• _Required work_
Your answer should consist solely of the lines from the one holding "body_size: -72" through the final line of the entries, reproduced exactly and without pictures.

_____

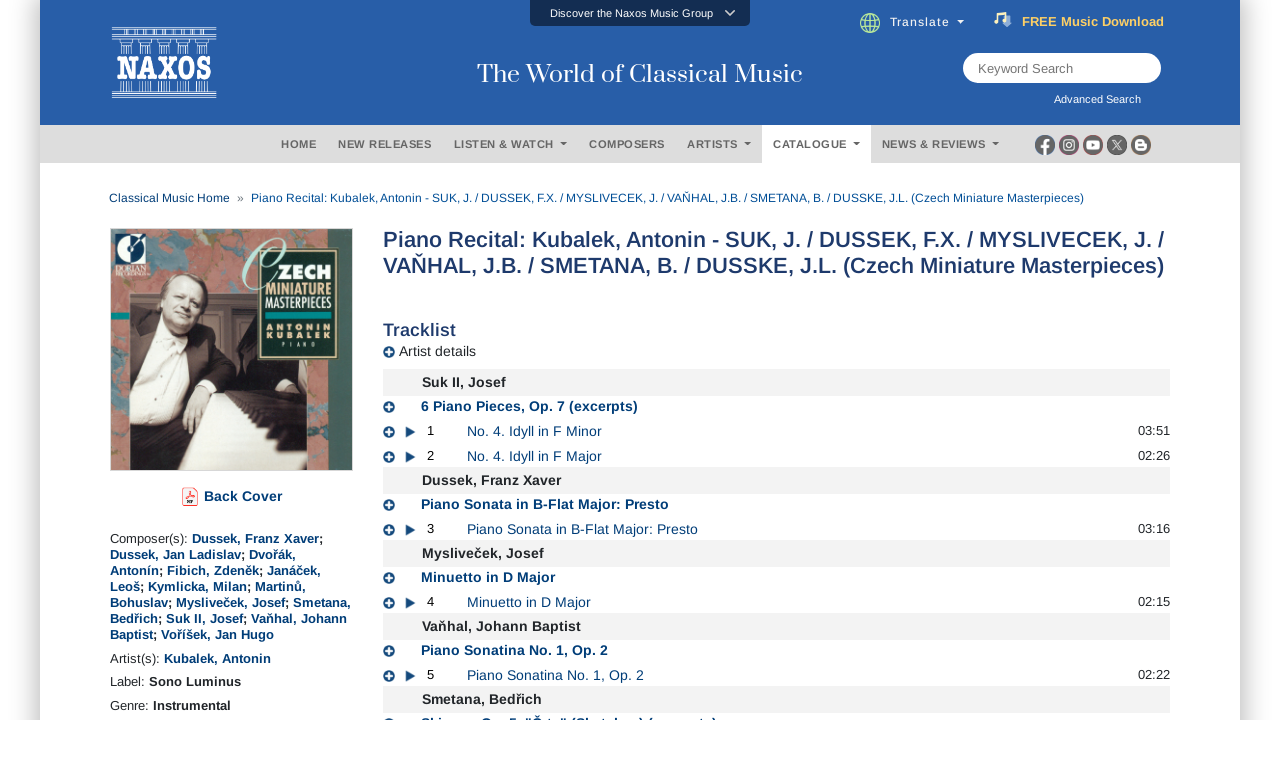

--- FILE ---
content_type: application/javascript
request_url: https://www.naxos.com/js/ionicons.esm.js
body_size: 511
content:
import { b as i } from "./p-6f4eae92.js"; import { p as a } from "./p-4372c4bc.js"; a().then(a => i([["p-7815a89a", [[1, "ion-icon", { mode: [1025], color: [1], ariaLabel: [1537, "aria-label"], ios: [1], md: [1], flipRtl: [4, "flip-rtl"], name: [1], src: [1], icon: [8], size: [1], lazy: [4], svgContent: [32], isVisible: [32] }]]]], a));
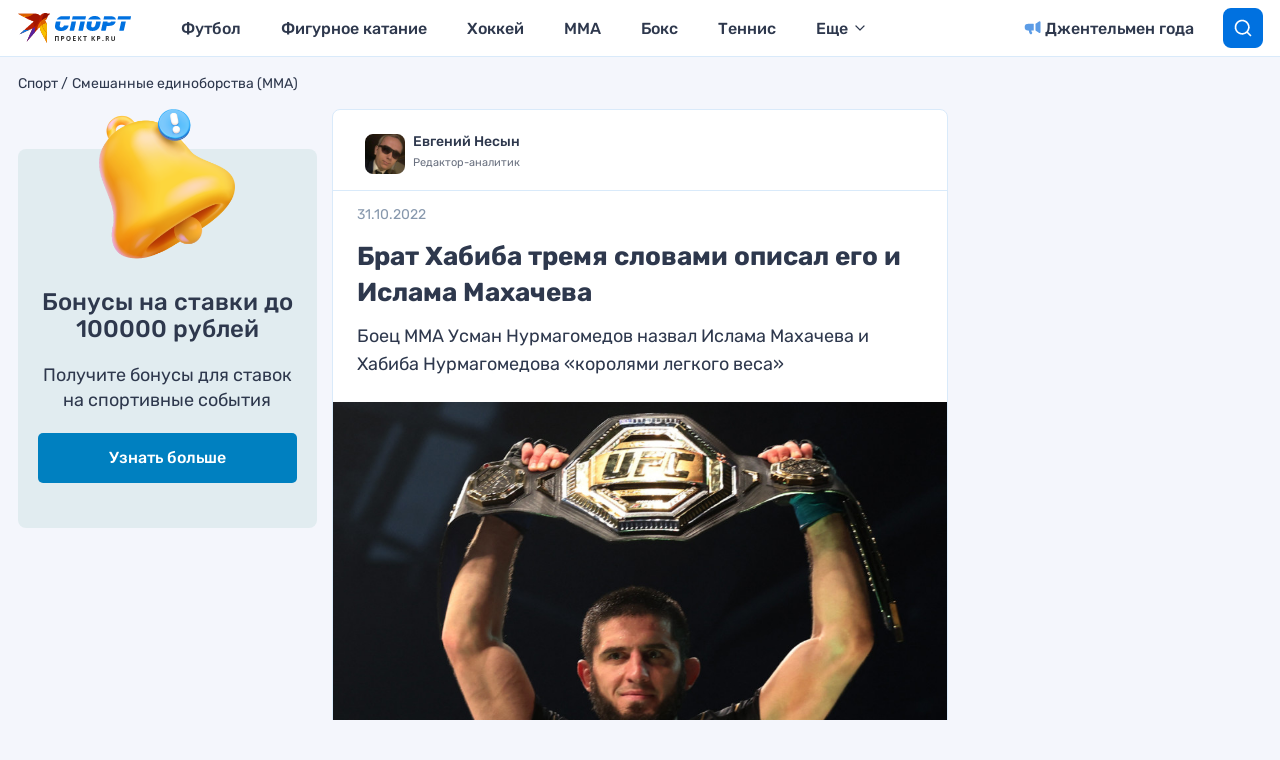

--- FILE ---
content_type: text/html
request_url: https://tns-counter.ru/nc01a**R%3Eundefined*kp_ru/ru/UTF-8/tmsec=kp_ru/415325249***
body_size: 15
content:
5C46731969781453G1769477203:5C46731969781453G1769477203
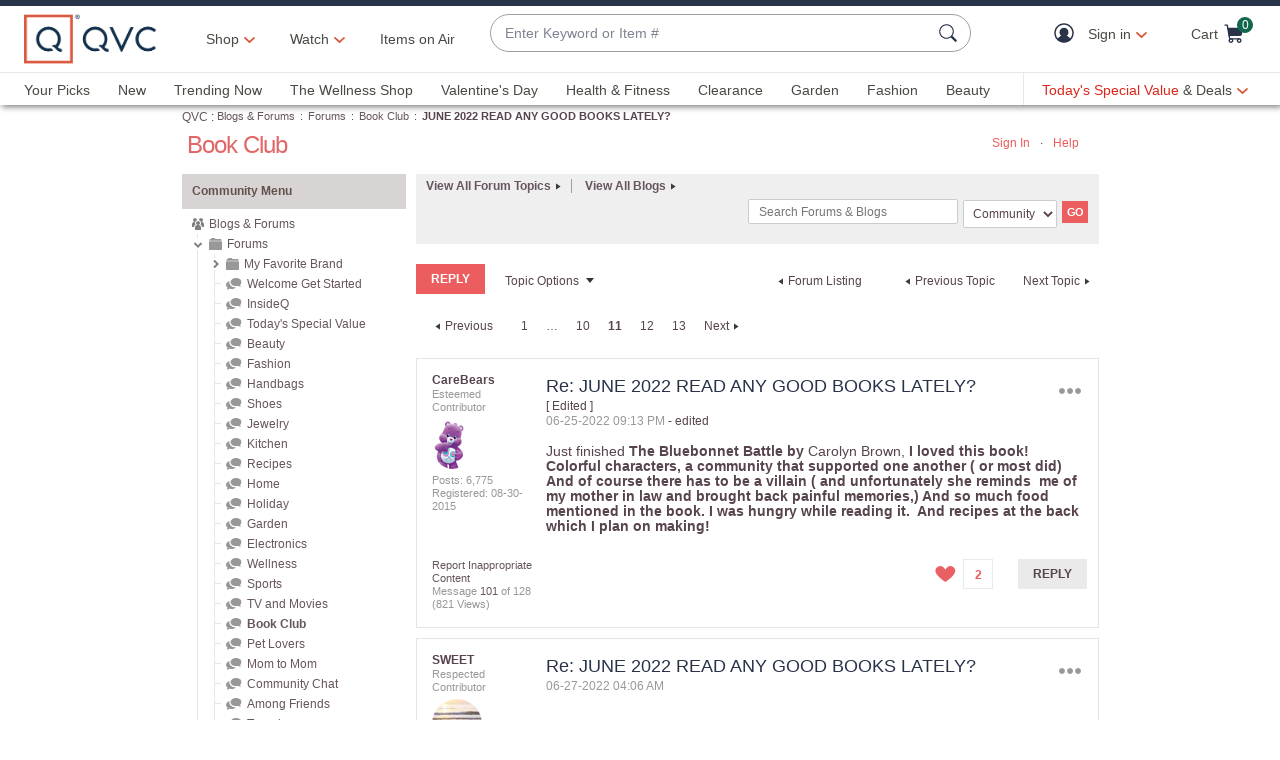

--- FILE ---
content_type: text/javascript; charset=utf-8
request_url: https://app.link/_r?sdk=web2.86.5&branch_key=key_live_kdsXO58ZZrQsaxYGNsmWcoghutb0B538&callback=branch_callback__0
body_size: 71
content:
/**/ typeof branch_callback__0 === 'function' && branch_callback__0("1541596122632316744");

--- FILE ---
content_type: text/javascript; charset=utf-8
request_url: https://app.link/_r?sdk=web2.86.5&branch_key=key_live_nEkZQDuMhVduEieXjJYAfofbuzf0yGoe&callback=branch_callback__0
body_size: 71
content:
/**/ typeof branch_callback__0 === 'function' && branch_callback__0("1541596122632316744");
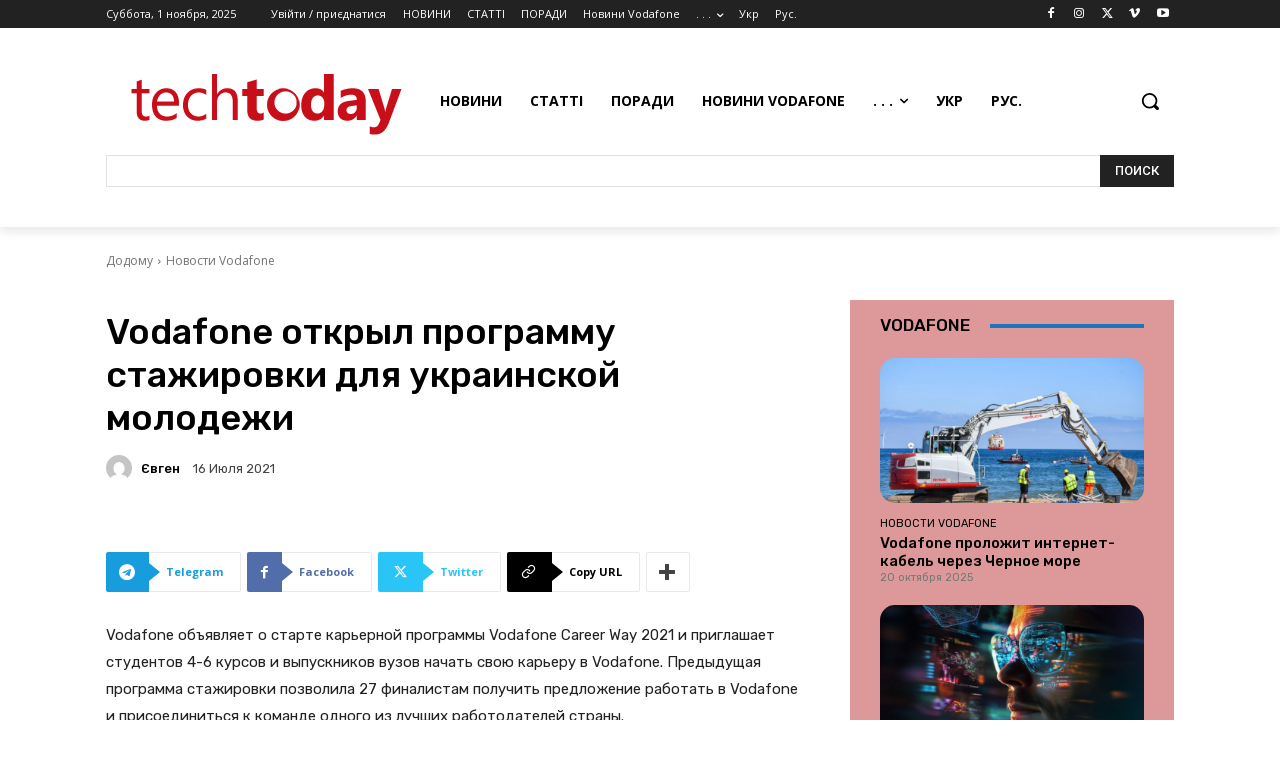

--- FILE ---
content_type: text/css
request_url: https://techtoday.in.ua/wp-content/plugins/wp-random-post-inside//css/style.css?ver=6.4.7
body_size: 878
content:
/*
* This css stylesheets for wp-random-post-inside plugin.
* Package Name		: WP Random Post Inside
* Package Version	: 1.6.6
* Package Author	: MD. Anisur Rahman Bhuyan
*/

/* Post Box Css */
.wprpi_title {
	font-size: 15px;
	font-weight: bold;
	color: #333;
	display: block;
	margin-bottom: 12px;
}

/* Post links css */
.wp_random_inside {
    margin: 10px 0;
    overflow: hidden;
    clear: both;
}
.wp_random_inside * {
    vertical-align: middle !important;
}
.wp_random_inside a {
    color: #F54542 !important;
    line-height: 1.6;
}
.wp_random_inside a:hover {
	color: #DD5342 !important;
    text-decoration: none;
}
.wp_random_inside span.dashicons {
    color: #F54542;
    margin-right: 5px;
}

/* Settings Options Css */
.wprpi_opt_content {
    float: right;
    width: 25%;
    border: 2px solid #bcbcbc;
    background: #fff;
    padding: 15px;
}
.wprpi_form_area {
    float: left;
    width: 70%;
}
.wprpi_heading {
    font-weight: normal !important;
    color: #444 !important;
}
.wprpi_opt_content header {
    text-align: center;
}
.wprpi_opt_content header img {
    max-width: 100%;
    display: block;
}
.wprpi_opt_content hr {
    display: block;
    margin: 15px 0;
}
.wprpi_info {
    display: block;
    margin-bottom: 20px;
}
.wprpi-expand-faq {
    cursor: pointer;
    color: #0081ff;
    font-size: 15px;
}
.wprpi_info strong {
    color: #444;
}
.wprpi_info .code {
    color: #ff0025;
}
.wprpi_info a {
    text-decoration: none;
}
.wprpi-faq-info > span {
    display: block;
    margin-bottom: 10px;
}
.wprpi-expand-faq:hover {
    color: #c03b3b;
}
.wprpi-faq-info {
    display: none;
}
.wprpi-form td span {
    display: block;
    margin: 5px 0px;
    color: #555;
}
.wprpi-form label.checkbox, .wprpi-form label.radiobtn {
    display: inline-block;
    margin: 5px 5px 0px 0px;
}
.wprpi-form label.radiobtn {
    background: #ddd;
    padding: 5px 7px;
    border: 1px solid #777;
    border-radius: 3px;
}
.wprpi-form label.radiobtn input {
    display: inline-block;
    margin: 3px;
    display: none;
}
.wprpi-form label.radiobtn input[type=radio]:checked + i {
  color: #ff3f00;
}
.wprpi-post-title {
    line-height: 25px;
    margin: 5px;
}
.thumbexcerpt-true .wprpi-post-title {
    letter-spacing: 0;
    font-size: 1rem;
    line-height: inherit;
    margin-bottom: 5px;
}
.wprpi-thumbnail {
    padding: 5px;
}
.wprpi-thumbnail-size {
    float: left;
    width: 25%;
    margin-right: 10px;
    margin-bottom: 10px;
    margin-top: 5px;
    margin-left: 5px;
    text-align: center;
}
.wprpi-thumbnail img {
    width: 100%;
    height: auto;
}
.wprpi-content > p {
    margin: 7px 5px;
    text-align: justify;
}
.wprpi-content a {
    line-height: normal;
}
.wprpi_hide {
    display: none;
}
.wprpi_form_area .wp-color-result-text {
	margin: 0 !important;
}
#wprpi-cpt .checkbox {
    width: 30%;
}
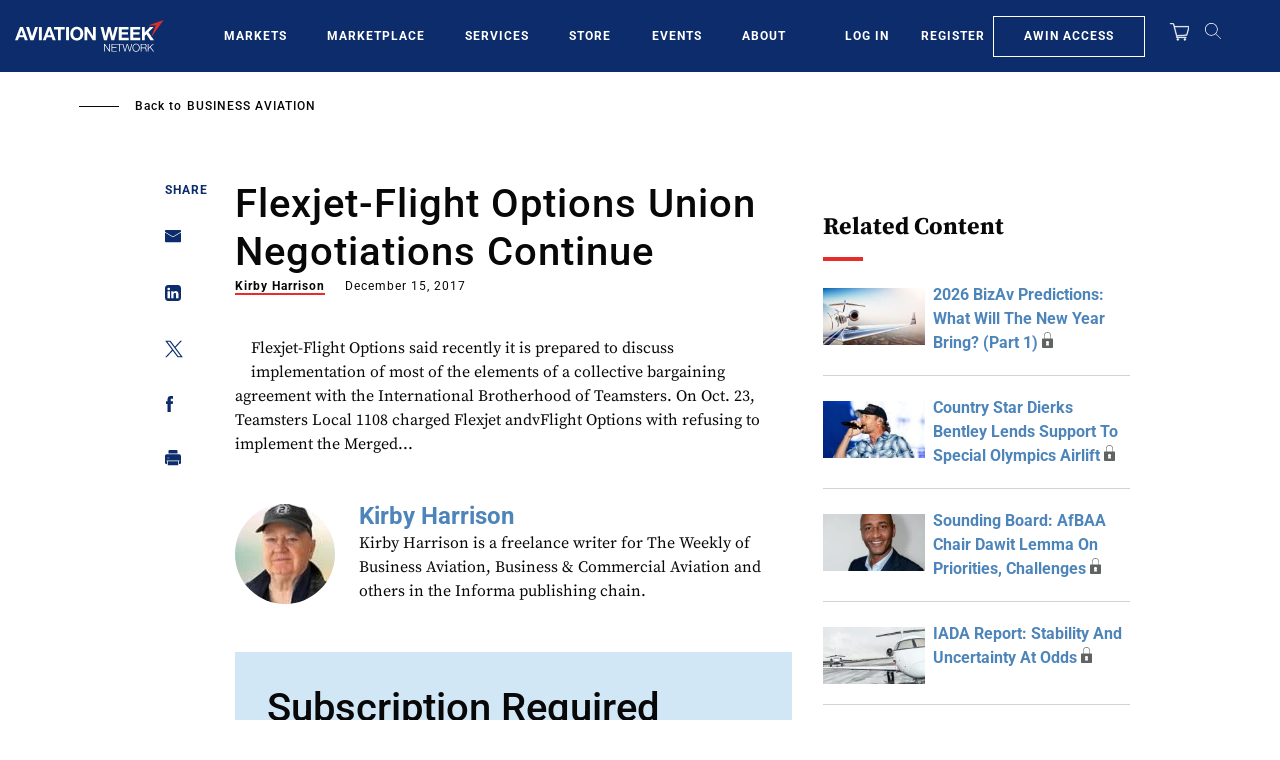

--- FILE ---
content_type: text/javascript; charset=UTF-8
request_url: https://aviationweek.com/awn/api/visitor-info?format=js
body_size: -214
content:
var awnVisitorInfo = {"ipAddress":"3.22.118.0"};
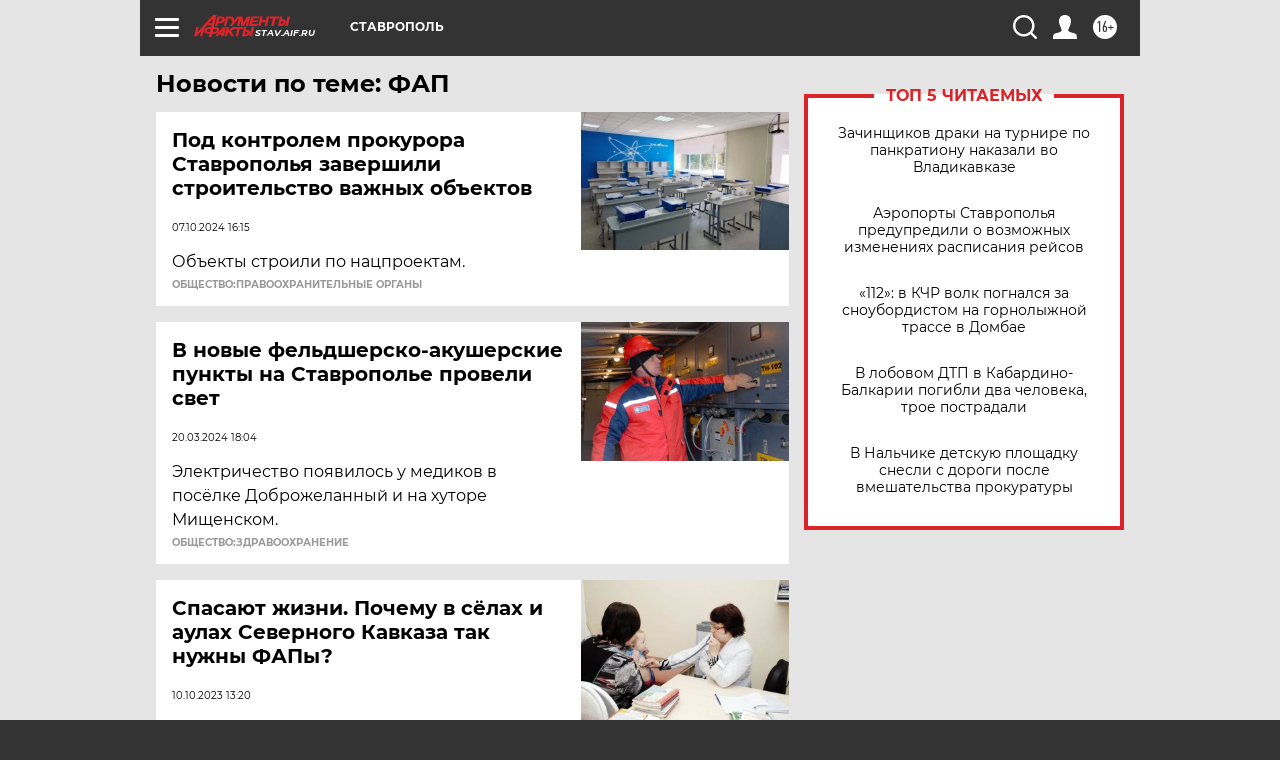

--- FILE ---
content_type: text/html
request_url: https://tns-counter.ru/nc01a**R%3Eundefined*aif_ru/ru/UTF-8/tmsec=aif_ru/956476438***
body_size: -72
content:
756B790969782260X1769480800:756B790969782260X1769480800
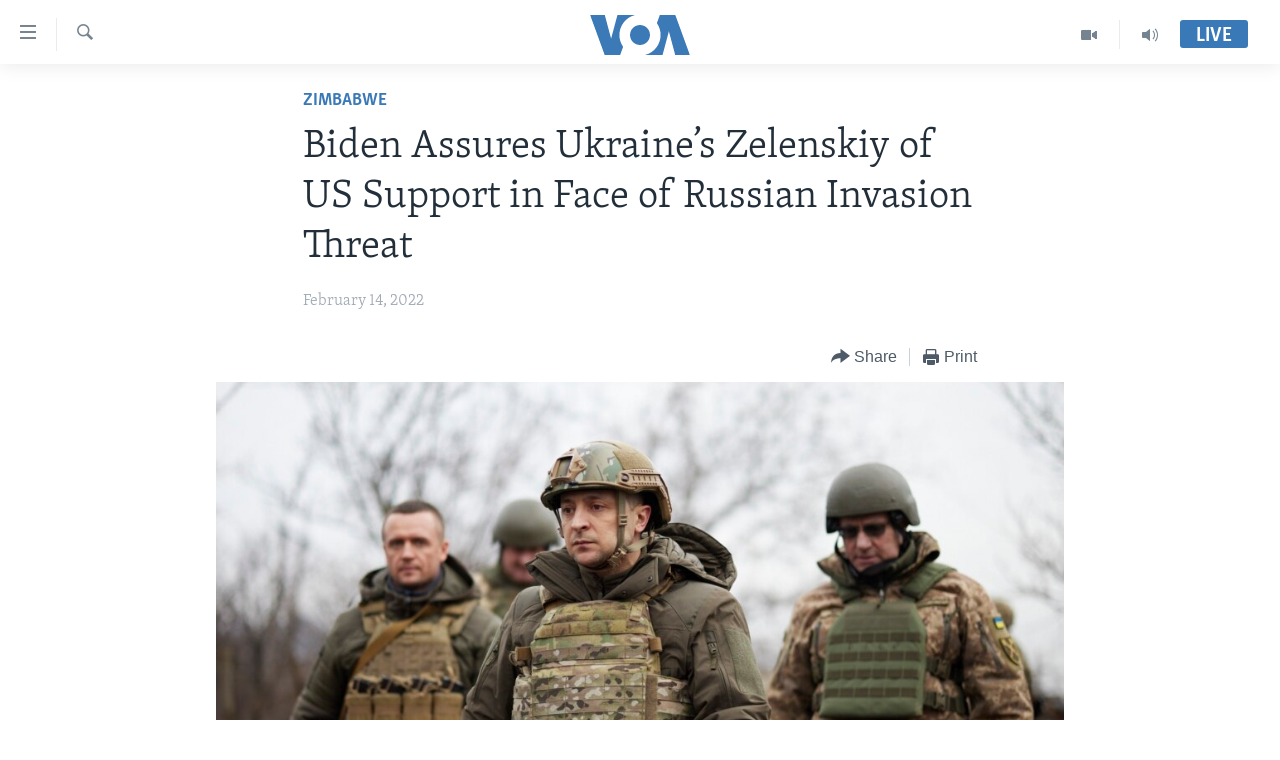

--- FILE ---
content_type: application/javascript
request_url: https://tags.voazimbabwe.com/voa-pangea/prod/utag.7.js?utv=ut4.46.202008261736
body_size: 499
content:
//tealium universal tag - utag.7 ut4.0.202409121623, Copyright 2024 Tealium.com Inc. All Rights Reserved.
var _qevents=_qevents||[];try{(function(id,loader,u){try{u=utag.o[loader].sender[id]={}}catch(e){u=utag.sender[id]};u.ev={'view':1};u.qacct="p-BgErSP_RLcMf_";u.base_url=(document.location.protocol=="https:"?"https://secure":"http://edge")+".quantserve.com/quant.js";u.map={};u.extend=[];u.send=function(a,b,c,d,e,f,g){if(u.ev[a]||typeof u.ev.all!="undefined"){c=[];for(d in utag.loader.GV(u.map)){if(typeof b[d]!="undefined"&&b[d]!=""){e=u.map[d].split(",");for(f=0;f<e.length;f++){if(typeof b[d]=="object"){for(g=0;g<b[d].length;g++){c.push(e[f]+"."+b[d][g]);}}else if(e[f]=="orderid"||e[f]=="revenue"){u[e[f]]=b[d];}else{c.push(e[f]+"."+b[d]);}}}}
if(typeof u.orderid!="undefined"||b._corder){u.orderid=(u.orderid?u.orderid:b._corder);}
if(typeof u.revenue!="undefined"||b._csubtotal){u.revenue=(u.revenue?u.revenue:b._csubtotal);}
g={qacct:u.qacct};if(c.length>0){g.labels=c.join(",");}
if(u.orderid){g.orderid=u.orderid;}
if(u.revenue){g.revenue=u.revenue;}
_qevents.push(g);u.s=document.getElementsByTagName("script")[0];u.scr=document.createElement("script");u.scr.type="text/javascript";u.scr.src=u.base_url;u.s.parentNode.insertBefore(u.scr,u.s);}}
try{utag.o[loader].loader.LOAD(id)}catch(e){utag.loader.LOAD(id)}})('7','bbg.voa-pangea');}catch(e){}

_____

• _Written reply_
body_size: -72
content:
756B790969782260X1769480800:756B790969782260X1769480800

--- FILE ---
content_type: application/javascript
request_url: https://tags.voazimbabwe.com/voa-pangea/prod/utag.7.js?utv=ut4.46.202008261736
body_size: 499
content:
//tealium universal tag - utag.7 ut4.0.202409121623, Copyright 2024 Tealium.com Inc. All Rights Reserved.
var _qevents=_qevents||[];try{(function(id,loader,u){try{u=utag.o[loader].sender[id]={}}catch(e){u=utag.sender[id]};u.ev={'view':1};u.qacct="p-BgErSP_RLcMf_";u.base_url=(document.location.protocol=="https:"?"https://secure":"http://edge")+".quantserve.com/quant.js";u.map={};u.extend=[];u.send=function(a,b,c,d,e,f,g){if(u.ev[a]||typeof u.ev.all!="undefined"){c=[];for(d in utag.loader.GV(u.map)){if(typeof b[d]!="undefined"&&b[d]!=""){e=u.map[d].split(",");for(f=0;f<e.length;f++){if(typeof b[d]=="object"){for(g=0;g<b[d].length;g++){c.push(e[f]+"."+b[d][g]);}}else if(e[f]=="orderid"||e[f]=="revenue"){u[e[f]]=b[d];}else{c.push(e[f]+"."+b[d]);}}}}
if(typeof u.orderid!="undefined"||b._corder){u.orderid=(u.orderid?u.orderid:b._corder);}
if(typeof u.revenue!="undefined"||b._csubtotal){u.revenue=(u.revenue?u.revenue:b._csubtotal);}
g={qacct:u.qacct};if(c.length>0){g.labels=c.join(",");}
if(u.orderid){g.orderid=u.orderid;}
if(u.revenue){g.revenue=u.revenue;}
_qevents.push(g);u.s=document.getElementsByTagName("script")[0];u.scr=document.createElement("script");u.scr.type="text/javascript";u.scr.src=u.base_url;u.s.parentNode.insertBefore(u.scr,u.s);}}
try{utag.o[loader].loader.LOAD(id)}catch(e){utag.loader.LOAD(id)}})('7','bbg.voa-pangea');}catch(e){}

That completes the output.